■ **Task requirements**
Copy the following material word for word, leaving out the pictures.

■ **Listed entries**
....
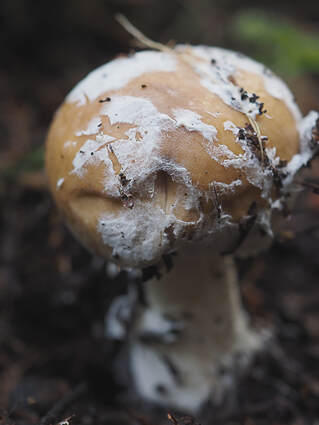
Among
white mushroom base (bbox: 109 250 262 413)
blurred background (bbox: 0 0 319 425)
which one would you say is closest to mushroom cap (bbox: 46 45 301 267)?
blurred background (bbox: 0 0 319 425)

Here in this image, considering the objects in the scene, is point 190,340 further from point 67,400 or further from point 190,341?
point 67,400

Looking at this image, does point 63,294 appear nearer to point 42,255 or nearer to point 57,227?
point 42,255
....
■ **Task answer**
Among
white mushroom base (bbox: 109 250 262 413)
blurred background (bbox: 0 0 319 425)
which one would you say is closest to mushroom cap (bbox: 46 45 301 267)?
blurred background (bbox: 0 0 319 425)

Here in this image, considering the objects in the scene, is point 190,340 further from point 67,400 or further from point 190,341?
point 67,400

Looking at this image, does point 63,294 appear nearer to point 42,255 or nearer to point 57,227?
point 42,255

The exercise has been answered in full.